Task statement: Could you print, word for word, the lines of the material from the line containing "Judging by this" through the last line of the material, including both of those lines? Leave the pictures out of your answer.

Records for the task:
+ + +

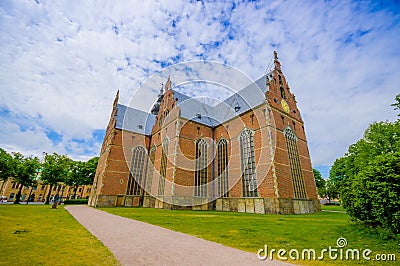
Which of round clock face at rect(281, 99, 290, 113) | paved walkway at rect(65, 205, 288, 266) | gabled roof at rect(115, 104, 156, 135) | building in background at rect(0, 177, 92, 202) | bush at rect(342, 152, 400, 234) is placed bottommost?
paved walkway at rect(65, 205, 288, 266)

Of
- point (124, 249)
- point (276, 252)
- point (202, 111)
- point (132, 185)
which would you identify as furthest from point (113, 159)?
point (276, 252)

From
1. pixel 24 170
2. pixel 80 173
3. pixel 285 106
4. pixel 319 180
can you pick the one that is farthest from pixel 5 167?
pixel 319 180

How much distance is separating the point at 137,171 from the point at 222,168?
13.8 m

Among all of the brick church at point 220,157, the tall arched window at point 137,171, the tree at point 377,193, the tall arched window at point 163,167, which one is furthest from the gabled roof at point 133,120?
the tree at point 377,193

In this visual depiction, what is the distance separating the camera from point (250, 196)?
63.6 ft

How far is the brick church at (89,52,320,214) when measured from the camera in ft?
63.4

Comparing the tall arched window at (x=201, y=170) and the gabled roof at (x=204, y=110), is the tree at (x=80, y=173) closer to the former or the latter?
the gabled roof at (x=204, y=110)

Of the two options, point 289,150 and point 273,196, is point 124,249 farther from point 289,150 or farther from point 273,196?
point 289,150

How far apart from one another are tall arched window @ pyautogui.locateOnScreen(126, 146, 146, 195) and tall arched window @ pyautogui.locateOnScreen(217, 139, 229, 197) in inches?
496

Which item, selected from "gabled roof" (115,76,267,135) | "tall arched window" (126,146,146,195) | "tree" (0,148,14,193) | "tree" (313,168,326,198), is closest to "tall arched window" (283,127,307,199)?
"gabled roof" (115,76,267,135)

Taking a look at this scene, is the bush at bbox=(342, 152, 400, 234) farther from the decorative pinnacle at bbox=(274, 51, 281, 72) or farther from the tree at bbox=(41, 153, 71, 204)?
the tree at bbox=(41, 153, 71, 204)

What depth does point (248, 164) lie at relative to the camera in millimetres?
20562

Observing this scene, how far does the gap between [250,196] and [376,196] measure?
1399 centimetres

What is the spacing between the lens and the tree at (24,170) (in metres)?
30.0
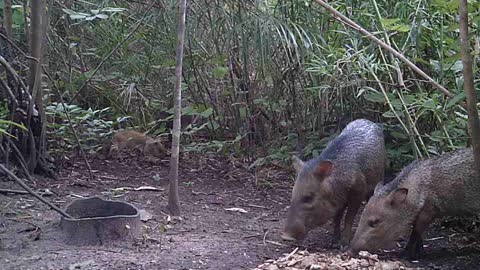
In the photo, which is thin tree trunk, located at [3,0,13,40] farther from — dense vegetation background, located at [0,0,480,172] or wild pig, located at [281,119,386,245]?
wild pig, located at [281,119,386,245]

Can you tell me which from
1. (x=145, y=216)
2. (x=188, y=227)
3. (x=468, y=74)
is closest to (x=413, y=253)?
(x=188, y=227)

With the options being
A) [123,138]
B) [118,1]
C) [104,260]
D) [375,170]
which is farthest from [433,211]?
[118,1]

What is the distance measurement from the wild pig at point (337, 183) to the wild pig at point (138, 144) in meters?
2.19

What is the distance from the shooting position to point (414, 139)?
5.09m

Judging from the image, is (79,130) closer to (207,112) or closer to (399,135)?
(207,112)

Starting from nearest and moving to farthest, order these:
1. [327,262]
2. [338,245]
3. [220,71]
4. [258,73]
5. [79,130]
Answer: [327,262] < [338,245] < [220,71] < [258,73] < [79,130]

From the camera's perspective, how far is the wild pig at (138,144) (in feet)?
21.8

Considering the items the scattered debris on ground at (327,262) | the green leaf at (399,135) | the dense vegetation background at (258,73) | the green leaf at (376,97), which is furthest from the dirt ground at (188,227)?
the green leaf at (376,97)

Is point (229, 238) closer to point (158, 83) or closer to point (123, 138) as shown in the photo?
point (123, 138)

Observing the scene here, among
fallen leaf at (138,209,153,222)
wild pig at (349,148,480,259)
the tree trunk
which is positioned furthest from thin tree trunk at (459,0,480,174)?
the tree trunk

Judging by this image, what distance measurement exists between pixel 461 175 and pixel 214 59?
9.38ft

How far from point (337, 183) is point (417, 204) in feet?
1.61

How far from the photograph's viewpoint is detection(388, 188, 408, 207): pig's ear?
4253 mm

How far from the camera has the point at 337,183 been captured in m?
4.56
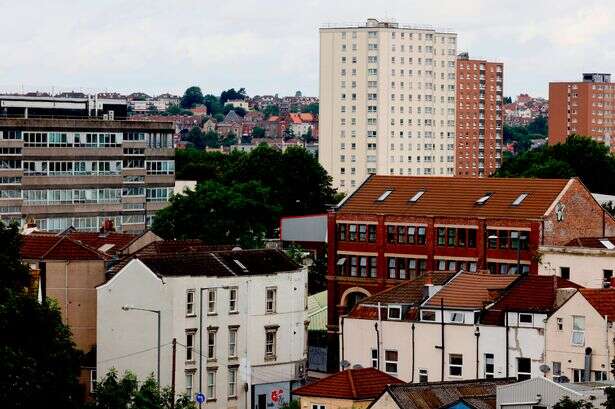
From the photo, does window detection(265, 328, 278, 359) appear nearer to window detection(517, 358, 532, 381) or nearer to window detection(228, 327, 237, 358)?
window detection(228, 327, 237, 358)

+ + +

Solution below:
Judging by this image, what distance measurement exists between pixel 461 175 and pixel 214 59?
9.38ft

How far from point (337, 183) is point (417, 204) in feet?
1.61

How far from the photograph's viewpoint is detection(388, 188, 408, 207): pig's ear?
4253 mm

How far from the camera has the point at 337,183 been captured in m?
4.56
From the photo, does window detection(265, 328, 278, 359) appear nearer to window detection(517, 358, 532, 381) or nearer to window detection(228, 327, 237, 358)?
window detection(228, 327, 237, 358)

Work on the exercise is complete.